*Data for this exercise*:
"""

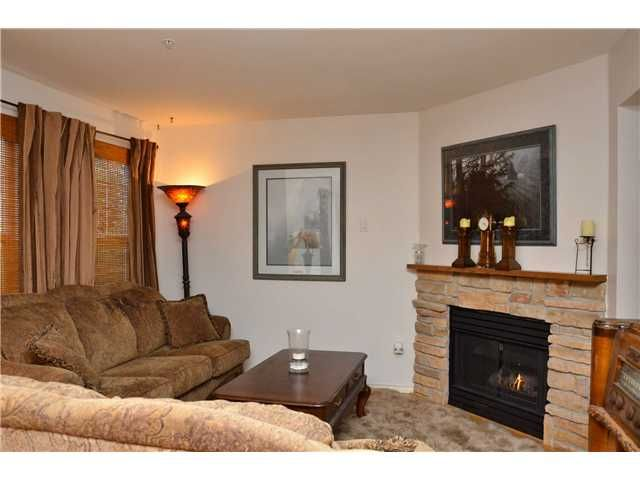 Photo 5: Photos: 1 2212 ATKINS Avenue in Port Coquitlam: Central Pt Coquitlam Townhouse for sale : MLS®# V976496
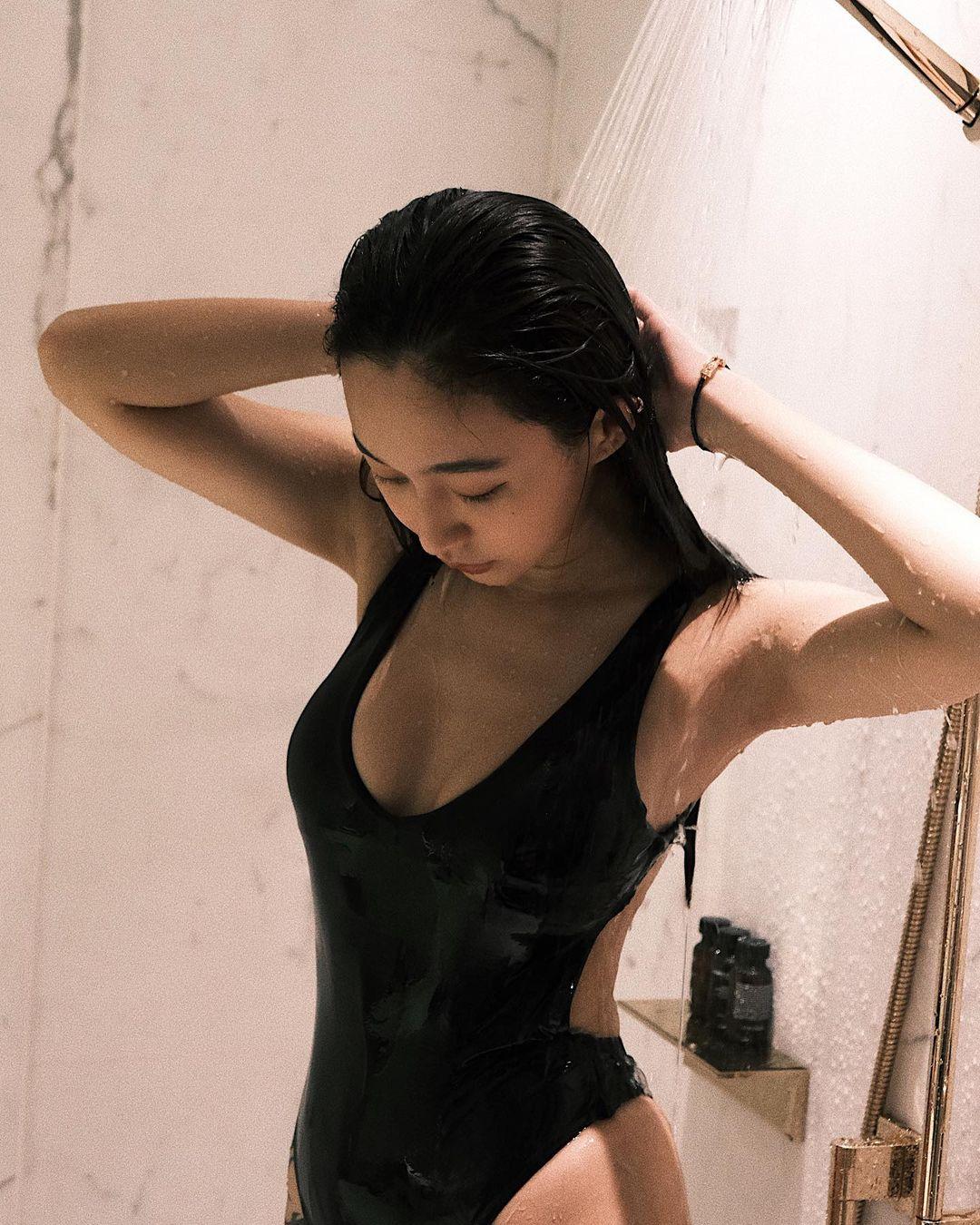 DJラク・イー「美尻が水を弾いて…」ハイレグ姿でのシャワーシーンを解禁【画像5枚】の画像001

"""
"""

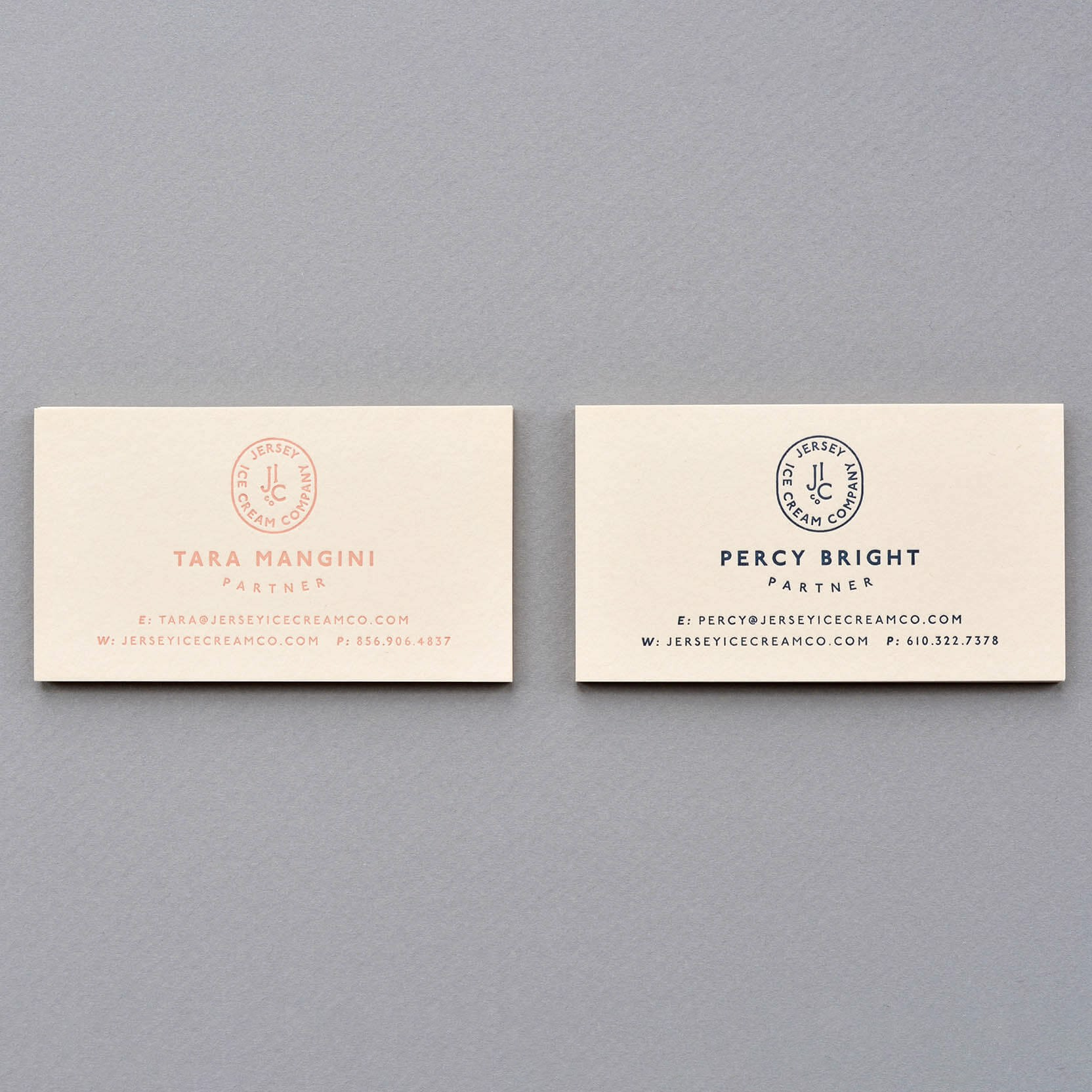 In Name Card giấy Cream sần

"""

*The problem*: Transcribe only the lines above that start at the line containing "Photo 5: Photos: 1" and end at the line containing "DJラク・イー「美尻が水を弾". Omit pictures.

*Finished exercise*:
 Photo 5: Photos: 1 2212 ATKINS Avenue in Port Coquitlam: Central Pt Coquitlam Townhouse for sale : MLS®# V976496
 DJラク・イー「美尻が水を弾いて…」ハイレグ姿でのシャワーシーンを解禁【画像5枚】の画像001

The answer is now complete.